What needs to be done:
From the listing below, output only the lines starting at the line that has "moving: 40%" and ending at the line that has "A: Cervus elaphus (red deer).", exactly as they appear, ends included.

Dataset records:
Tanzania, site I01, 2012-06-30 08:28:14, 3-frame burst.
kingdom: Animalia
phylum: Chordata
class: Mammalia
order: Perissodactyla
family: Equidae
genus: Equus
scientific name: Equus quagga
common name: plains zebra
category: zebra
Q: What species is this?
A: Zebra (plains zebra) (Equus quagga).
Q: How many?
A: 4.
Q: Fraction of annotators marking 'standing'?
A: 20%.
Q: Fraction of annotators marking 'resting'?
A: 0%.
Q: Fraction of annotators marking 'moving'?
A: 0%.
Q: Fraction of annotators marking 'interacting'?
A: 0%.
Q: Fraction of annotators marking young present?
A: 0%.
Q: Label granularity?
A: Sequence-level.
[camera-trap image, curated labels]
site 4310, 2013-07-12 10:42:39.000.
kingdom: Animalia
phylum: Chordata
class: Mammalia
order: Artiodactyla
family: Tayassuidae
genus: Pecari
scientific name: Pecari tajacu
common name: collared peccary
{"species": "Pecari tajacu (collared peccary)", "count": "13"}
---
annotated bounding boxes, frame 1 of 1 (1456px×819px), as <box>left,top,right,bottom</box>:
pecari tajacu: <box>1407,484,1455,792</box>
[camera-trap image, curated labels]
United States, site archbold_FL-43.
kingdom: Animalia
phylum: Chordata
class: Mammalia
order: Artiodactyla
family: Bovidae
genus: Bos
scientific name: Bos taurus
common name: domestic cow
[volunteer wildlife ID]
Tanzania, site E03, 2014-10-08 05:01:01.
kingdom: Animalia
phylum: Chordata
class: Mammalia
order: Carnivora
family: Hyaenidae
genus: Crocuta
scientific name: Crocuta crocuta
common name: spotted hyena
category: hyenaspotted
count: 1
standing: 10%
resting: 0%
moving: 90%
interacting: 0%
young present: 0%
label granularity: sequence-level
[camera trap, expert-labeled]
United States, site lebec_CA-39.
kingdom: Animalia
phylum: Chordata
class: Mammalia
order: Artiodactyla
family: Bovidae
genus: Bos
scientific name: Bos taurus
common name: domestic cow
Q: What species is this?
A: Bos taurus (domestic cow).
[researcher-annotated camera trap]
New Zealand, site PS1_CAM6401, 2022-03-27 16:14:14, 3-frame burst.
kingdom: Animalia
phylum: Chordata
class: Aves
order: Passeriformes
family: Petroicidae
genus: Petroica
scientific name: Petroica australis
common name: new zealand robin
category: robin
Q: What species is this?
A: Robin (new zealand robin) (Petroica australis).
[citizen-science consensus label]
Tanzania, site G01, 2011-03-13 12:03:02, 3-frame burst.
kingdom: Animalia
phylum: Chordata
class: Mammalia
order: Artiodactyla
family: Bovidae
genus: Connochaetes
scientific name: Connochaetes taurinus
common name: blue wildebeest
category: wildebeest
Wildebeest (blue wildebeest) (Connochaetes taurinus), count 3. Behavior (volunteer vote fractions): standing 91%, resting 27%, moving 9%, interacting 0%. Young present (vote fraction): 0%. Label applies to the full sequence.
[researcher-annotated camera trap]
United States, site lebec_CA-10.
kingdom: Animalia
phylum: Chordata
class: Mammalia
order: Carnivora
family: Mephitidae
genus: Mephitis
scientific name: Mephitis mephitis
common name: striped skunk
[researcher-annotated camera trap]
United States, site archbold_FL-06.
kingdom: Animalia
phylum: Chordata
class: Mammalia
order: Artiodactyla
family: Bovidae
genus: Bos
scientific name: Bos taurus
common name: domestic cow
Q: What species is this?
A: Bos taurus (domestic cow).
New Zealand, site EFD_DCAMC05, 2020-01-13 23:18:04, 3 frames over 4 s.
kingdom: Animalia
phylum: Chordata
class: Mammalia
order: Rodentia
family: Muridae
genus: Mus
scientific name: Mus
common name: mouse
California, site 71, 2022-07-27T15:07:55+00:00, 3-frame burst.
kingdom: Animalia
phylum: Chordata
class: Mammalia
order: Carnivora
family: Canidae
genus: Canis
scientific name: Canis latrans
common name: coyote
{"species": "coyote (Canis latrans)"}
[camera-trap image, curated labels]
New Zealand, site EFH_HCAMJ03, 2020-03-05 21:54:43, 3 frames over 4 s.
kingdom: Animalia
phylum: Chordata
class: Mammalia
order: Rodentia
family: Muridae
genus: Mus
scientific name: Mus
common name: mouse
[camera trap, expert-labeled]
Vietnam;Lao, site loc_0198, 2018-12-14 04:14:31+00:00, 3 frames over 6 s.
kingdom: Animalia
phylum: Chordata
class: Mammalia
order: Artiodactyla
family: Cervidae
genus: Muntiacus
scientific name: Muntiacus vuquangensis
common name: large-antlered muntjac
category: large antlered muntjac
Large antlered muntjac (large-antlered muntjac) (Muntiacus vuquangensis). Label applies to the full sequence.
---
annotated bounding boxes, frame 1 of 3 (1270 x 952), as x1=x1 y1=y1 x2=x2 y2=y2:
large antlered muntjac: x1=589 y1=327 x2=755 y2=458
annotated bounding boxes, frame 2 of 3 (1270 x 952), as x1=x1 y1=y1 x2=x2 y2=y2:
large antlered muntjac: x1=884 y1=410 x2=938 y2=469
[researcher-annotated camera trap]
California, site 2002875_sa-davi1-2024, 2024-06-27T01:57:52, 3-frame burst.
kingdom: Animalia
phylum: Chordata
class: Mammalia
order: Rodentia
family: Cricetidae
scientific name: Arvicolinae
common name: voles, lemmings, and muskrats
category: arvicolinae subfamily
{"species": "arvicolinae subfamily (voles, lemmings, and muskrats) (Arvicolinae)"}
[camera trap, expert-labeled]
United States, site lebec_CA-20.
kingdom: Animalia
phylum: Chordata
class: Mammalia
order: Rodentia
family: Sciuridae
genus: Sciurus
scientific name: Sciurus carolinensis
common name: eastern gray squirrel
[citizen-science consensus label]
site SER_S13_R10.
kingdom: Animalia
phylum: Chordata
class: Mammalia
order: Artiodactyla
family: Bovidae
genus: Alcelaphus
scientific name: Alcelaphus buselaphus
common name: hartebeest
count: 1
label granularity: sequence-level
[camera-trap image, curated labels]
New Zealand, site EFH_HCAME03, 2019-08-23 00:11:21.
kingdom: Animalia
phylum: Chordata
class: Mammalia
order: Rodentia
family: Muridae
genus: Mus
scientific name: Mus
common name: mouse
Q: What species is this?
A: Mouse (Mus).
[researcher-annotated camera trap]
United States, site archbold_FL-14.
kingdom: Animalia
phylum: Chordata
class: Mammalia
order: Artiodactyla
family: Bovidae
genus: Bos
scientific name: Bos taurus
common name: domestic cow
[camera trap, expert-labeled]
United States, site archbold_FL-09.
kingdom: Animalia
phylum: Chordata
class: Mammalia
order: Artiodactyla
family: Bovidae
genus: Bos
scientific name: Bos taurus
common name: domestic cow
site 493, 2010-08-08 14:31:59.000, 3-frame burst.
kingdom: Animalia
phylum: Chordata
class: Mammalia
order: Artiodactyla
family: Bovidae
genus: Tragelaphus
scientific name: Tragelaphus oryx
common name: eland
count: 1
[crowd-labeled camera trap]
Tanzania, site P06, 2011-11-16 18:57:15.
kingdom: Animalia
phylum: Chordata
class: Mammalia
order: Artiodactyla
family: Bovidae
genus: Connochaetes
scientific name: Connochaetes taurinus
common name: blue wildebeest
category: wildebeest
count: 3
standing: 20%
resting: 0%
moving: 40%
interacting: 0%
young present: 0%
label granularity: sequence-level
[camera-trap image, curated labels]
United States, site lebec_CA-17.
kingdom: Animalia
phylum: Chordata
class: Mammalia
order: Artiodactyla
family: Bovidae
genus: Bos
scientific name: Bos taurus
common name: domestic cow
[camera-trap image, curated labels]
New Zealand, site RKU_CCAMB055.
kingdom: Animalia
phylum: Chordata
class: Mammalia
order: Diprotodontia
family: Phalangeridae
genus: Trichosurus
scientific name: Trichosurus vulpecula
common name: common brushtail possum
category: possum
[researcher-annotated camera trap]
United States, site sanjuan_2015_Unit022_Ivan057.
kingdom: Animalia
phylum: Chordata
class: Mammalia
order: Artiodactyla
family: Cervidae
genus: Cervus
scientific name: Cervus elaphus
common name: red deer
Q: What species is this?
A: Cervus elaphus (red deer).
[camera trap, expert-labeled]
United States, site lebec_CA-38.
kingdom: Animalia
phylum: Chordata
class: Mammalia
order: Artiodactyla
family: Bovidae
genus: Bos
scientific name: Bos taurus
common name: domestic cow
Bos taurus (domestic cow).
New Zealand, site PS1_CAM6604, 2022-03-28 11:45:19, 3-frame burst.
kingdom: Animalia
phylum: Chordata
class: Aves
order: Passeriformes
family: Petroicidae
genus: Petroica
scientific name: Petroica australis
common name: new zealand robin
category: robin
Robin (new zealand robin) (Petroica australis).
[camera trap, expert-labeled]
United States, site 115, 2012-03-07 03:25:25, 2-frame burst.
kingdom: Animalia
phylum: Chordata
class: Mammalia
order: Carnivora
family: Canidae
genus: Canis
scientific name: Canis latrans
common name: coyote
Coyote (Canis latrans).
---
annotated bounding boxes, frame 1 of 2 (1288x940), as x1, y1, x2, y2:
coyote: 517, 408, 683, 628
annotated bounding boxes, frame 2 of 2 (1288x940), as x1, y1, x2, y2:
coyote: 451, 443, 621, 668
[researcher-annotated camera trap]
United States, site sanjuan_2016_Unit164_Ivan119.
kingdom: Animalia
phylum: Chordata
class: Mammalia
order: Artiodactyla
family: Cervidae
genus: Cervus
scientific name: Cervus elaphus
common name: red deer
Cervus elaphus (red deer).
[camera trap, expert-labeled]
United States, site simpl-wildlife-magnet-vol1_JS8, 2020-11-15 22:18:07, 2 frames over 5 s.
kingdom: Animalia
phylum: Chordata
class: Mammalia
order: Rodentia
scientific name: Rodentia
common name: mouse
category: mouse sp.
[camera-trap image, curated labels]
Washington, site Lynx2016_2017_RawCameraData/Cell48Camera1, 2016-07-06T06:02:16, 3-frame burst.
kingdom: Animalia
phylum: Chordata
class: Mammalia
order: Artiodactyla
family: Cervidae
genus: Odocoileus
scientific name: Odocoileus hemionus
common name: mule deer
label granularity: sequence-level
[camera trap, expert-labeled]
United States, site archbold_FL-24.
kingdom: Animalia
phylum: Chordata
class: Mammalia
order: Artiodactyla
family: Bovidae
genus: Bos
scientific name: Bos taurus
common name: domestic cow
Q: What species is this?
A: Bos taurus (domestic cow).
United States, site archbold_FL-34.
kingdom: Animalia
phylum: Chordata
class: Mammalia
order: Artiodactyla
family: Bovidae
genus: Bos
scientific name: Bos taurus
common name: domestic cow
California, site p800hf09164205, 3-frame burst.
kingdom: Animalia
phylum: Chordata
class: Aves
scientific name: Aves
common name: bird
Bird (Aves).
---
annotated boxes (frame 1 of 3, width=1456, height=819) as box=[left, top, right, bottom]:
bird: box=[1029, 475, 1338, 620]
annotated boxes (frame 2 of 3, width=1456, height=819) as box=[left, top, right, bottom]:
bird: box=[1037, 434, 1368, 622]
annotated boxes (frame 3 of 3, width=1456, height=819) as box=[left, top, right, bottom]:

Response:
moving: 40%
interacting: 0%
young present: 0%
label granularity: sequence-level
[camera-trap image, curated labels]
United States, site lebec_CA-17.
kingdom: Animalia
phylum: Chordata
class: Mammalia
order: Artiodactyla
family: Bovidae
genus: Bos
scientific name: Bos taurus
common name: domestic cow
[camera-trap image, curated labels]
New Zealand, site RKU_CCAMB055.
kingdom: Animalia
phylum: Chordata
class: Mammalia
order: Diprotodontia
family: Phalangeridae
genus: Trichosurus
scientific name: Trichosurus vulpecula
common name: common brushtail possum
category: possum
[researcher-annotated camera trap]
United States, site sanjuan_2015_Unit022_Ivan057.
kingdom: Animalia
phylum: Chordata
class: Mammalia
order: Artiodactyla
family: Cervidae
genus: Cervus
scientific name: Cervus elaphus
common name: red deer
Q: What species is this?
A: Cervus elaphus (red deer).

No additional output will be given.